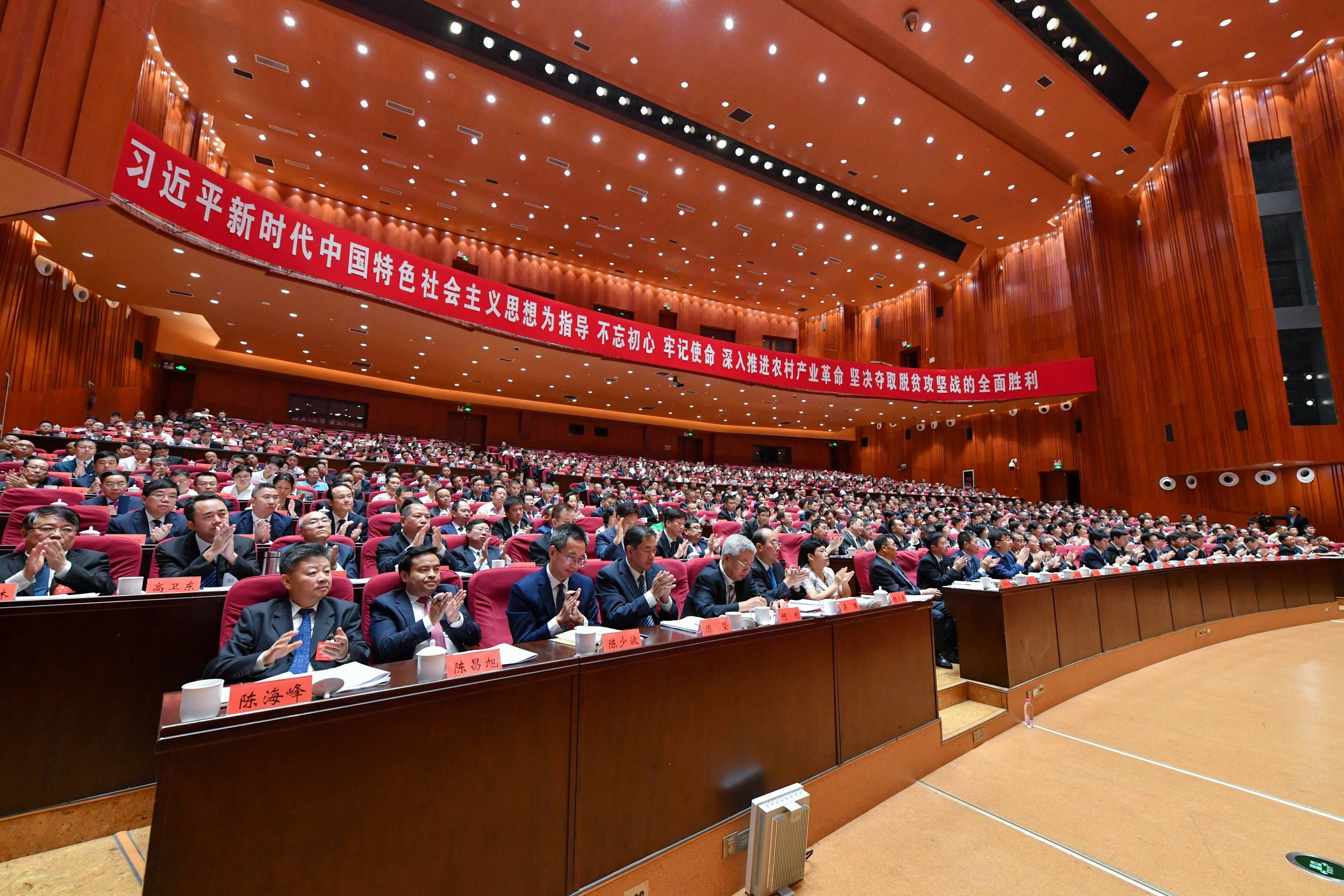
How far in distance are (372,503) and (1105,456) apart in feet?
52.7

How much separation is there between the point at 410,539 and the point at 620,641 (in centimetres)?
223

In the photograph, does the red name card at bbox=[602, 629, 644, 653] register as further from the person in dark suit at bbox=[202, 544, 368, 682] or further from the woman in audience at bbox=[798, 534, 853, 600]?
the woman in audience at bbox=[798, 534, 853, 600]

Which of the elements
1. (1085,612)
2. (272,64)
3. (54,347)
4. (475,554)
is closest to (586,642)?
(475,554)

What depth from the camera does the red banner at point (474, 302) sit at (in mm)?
6902

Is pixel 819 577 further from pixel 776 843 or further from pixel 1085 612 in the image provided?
pixel 1085 612

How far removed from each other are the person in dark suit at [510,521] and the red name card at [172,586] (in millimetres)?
2639

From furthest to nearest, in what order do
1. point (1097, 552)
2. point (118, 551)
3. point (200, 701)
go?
point (1097, 552)
point (118, 551)
point (200, 701)

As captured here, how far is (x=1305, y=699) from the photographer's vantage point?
136 inches

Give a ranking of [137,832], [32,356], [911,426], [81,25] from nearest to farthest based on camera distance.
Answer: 1. [137,832]
2. [81,25]
3. [32,356]
4. [911,426]

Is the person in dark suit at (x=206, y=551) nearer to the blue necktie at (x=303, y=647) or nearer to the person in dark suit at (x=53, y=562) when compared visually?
the person in dark suit at (x=53, y=562)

→ **TASK DESCRIPTION**
Repeat all of the items above word for word, leaving out the pictures.

→ **WRITTEN ANSWER**
How far in distance are (372,503) and (1105,456) apart in feet?
52.7

How much separation is there between the point at 410,539 and the point at 620,641 (in centimetres)?
223

In the photograph, does the red name card at bbox=[602, 629, 644, 653] register as further from the person in dark suit at bbox=[202, 544, 368, 682] or further from the woman in audience at bbox=[798, 534, 853, 600]?
the woman in audience at bbox=[798, 534, 853, 600]

Which of the elements
1. (1085,612)
2. (272,64)
3. (54,347)
4. (475,554)
is closest to (586,642)?
(475,554)

What depth from the camera does the red banner at point (474, 302) sit at (in mm)?
6902

Is pixel 819 577 further from pixel 776 843 or further from pixel 1085 612 in the image provided?
pixel 1085 612

How far removed from each other are the person in dark suit at [510,521] and the red name card at [172,586] (in millimetres)?
2639

From furthest to nearest, in what order do
1. point (1097, 552)
2. point (118, 551)
3. point (200, 701)
go?
point (1097, 552)
point (118, 551)
point (200, 701)

As captured here, how far is (x=1305, y=699) from the photographer's vantage point?
136 inches

Give a ranking of [137,832], [32,356], [911,426], [81,25] from nearest to farthest based on camera distance.
Answer: 1. [137,832]
2. [81,25]
3. [32,356]
4. [911,426]

Is the person in dark suit at (x=206, y=551) nearer to the blue necktie at (x=303, y=647) or nearer to the person in dark suit at (x=53, y=562) when compared visually?
the person in dark suit at (x=53, y=562)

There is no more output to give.